Sunday, 16 October 2016

In western Aleppo





After having just written a piece about how I feel that the BBC has focused almost exclusively on the suffering of the anti-Assad, rebel side in the Syrian Civil War (Jeremy Bowen excepted), I tuned into this morning's Sunday on Radio 4 to have my expectations confounded. Ed Stourton talked to someone who works to counter the suffering of people on the other side of the conflict - namely Catholic Armenian nun Sister Annie Demerjian, who helps the sick and elderly in government-held areas. 

Ed, on introducing her, said she "does relief work in Aleppo - western Aleppo that is, not the eastern part of the city which is held by the rebels." He didn't spell out why a Catholic nun wouldn't be helping in (Islamist) rebel-held eastern Aleppo, but it's not hard to guess. Nor did he spell out why a Catholic nun would be able to go about her work in (secularist) regime-controlled western Aleppo, but we can easily guess that too. 

The Christian population has fallen from around 200,000 before the war to just 33,000 now, she said.

She talked of the dangers from "shells and bombs", "rockets, bombs and shells" and I presumed these came from the rebel side. 

The programme's website, however, rather curiously, talks about "airstrikes" (presumably meaning Russian and Syrian regime airstrikes). 

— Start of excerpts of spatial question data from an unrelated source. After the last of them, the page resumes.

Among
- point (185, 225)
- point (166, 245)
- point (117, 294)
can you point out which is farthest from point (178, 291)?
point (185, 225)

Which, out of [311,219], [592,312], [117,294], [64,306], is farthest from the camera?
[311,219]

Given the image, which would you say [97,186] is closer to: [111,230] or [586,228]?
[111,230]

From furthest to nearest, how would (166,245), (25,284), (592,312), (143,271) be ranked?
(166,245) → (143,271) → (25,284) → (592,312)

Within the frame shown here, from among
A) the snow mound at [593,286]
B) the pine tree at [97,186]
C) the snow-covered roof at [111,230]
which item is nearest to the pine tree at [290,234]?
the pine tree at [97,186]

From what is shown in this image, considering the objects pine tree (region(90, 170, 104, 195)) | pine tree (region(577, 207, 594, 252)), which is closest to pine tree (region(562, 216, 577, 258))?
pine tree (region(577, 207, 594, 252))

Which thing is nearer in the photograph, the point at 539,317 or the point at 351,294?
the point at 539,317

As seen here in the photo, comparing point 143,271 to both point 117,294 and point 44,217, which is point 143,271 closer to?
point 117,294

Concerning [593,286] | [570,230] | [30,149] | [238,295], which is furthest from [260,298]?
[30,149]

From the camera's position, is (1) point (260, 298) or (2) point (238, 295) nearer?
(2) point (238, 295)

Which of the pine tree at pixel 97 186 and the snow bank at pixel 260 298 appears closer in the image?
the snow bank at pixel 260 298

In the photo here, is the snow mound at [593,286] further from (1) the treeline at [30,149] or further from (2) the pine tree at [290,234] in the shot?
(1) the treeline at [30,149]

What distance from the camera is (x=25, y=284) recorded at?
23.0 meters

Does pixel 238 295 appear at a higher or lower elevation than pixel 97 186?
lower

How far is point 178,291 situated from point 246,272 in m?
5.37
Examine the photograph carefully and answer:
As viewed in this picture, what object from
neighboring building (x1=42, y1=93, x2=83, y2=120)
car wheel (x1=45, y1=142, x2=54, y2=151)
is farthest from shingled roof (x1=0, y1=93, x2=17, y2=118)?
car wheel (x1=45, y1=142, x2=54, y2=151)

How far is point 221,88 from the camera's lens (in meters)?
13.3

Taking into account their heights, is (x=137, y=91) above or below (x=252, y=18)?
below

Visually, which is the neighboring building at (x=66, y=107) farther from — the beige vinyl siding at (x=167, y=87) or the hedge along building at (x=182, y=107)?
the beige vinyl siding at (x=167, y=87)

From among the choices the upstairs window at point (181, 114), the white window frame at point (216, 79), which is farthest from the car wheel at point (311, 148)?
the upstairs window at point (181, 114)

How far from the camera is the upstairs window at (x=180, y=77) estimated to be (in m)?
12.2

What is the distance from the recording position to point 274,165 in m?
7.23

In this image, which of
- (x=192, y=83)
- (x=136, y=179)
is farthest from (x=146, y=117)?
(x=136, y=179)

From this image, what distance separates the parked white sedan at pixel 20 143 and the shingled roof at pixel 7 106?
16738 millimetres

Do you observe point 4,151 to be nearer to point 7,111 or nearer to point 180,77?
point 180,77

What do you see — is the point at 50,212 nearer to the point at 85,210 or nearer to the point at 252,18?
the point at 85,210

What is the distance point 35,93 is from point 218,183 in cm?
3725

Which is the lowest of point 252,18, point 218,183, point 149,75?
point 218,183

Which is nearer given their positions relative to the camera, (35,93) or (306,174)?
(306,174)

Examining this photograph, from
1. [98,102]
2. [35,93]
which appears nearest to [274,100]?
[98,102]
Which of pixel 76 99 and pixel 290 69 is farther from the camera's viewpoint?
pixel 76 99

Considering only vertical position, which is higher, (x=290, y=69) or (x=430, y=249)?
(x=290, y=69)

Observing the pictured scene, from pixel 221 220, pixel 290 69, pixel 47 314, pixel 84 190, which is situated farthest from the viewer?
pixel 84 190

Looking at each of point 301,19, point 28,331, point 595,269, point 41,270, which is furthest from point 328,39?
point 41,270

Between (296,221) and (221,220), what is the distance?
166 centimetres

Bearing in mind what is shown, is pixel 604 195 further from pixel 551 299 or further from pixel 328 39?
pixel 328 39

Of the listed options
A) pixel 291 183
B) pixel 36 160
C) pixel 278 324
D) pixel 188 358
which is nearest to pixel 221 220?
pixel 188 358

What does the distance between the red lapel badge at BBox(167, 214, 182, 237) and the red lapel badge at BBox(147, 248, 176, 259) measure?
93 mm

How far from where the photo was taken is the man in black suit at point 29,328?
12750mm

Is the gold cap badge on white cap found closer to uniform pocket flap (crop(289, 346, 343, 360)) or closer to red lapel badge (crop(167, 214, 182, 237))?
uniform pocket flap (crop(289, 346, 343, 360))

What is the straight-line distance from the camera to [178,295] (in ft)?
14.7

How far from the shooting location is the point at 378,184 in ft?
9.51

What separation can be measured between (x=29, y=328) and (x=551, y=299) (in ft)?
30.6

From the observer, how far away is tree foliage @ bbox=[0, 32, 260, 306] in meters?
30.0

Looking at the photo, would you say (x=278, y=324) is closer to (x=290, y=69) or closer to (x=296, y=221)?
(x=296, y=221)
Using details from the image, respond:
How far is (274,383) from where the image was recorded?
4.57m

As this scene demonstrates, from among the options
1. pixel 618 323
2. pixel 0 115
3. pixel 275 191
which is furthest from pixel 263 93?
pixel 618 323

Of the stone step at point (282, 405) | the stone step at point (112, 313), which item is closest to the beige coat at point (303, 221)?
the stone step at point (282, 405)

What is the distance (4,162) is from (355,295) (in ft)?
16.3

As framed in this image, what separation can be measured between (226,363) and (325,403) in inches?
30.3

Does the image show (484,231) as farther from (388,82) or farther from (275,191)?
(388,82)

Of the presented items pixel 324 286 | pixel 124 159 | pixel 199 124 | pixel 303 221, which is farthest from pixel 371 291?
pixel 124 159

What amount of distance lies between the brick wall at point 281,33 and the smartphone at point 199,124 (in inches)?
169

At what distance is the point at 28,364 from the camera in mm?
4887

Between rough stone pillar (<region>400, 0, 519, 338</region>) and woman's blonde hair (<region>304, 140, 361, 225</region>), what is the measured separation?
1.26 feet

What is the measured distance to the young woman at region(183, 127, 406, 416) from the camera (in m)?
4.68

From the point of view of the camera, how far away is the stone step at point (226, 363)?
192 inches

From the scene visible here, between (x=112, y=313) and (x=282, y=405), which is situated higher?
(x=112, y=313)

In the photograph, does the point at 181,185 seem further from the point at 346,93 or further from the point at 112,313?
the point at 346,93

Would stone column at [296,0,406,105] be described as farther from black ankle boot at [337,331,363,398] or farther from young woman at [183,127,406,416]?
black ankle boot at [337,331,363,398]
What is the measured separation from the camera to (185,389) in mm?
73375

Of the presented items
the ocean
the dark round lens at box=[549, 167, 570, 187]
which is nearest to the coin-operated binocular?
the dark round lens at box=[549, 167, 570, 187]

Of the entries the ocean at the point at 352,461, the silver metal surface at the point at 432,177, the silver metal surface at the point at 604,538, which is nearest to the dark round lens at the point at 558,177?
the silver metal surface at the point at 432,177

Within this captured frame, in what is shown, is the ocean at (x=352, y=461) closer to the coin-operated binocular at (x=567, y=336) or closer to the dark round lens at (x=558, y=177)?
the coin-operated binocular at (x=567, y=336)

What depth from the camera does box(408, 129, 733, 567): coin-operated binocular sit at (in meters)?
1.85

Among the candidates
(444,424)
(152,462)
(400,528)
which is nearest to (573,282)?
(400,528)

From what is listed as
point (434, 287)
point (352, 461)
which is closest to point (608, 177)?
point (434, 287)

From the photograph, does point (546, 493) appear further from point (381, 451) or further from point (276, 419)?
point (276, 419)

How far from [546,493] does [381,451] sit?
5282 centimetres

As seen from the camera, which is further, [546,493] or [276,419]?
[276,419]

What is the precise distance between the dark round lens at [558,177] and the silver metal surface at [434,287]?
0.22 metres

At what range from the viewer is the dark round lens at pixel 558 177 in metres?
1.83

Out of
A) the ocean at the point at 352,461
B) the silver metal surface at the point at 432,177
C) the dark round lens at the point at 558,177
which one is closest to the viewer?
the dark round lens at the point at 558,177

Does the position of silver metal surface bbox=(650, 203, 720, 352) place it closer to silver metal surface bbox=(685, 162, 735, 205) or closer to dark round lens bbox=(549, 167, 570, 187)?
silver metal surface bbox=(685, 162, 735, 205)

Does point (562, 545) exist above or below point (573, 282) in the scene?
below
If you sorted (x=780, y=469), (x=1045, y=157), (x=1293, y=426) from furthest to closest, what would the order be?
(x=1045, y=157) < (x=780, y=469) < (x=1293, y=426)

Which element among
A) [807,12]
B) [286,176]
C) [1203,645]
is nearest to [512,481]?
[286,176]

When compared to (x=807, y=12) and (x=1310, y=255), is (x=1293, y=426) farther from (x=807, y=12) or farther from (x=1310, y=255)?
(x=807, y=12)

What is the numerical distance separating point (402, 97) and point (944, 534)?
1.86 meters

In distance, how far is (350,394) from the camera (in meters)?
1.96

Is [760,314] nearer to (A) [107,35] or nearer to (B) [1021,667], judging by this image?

She actually never mentioned airstrikes - presumably because government-held western Aleppo isn't targeted by the Russians or the Syrian government. So why put that on the Sunday website? 

Could it be that the people at Sunday are so used to reporting just one side of this war that they automatically assumed that Sister Annie and the people she's helping would be in danger from the Russians and the Syrian regime rather than from the rebels?